The first step in the mayor’s plan would be to hire a consulting firm to develop plans, using roughly $100,000 from the public properties fund, which would be reimbursed.

At the aldermen meeting, Mayor Phillip West suggested the city move forward with the plan whether or not the county decided to participate and raise $4 million of the needed funds, as the plan requests.

West came before the county board of supervisors at Monday’s meeting to suggest the two boards meet and discuss the topic.

No meeting date has yet been set, West said, but he hoped to get the boards together in the next two weeks.

No concrete plans as to what would comprise such a complex have been set, either, he said.

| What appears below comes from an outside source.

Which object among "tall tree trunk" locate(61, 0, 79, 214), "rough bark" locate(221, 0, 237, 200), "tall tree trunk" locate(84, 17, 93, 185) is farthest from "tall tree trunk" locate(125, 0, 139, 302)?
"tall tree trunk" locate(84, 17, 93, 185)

Ideas such as a water park, baseball fields and an indoor natatorium have come up before, he said.

“I think that’s basically what most people want, something we could have,” West said.

Consultants would look over the large, in-depth recreation plan compiled several years ago and determine what was feasible and where the complex might be located, West said.

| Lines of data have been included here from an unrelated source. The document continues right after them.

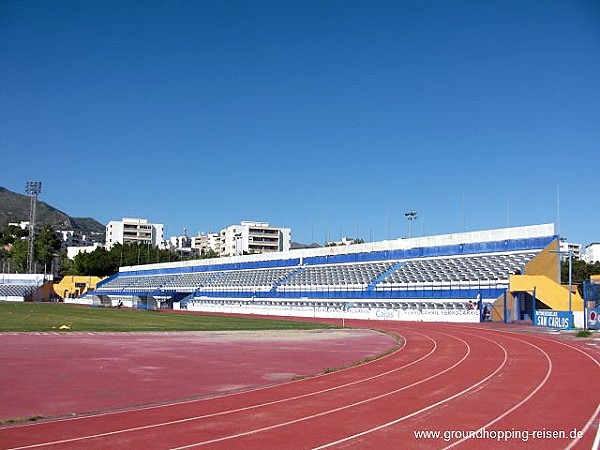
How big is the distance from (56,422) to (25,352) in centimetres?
1398

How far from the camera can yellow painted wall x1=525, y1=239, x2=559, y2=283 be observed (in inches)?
2041

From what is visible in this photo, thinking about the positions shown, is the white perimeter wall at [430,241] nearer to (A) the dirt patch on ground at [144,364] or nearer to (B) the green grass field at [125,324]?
(B) the green grass field at [125,324]

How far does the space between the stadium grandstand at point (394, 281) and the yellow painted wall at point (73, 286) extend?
17.6 m

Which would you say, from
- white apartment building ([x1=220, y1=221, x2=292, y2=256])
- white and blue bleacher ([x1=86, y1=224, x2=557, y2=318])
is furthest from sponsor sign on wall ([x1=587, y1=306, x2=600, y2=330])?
white apartment building ([x1=220, y1=221, x2=292, y2=256])

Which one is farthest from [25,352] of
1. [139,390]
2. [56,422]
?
[56,422]

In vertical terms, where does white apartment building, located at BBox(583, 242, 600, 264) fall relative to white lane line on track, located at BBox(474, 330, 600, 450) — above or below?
above

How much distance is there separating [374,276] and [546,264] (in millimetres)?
20109

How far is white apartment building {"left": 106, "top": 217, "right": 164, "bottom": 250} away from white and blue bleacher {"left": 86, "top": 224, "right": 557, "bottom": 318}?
274 ft

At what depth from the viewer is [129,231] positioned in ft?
613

Contrary to what some might think, the mayor’s proposal did not come out of the blue, he said.

“There are other people I’ve been speaking with staff persons identifying resources over the last six, seven, eight months,” West said. “We’ve been pursing resources we could possibly use for some time now.”

Under the proposal, the money would come from the $1 million-per-year rental fee the city would charge Lane Company, a group considering locating a casino under Roth Hill.

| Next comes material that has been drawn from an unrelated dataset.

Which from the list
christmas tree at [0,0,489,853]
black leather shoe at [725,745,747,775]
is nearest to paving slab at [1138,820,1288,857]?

West said he was optimistic about the situation, but even if the casino doesn’t locate in Natchez, the city would find other sources, such as bonds, and the recreation project would go on, he said.

Alderman Jake Middleton, chair of the city board’s recreation committee and one of two who voted against the proposal, said he was in favor of recreation but thought that in the event the county decided not to participate, the city should stop there.

“The city can’t carry the bulk of the load — that’s the bottom line,” Middleton said. “They shouldn’t have to. Everybody needs to be involved.”

Alderman Theodore “Bubber” West voted in favor of the proposal.

“The complexion of our city has changed” since the last study was done, West said. “We have more people traveling through, more youth. A whole lot of things have changed.”

The proposal cites April 1, 2008, as the deadline for the city and county to decide on the best course of action.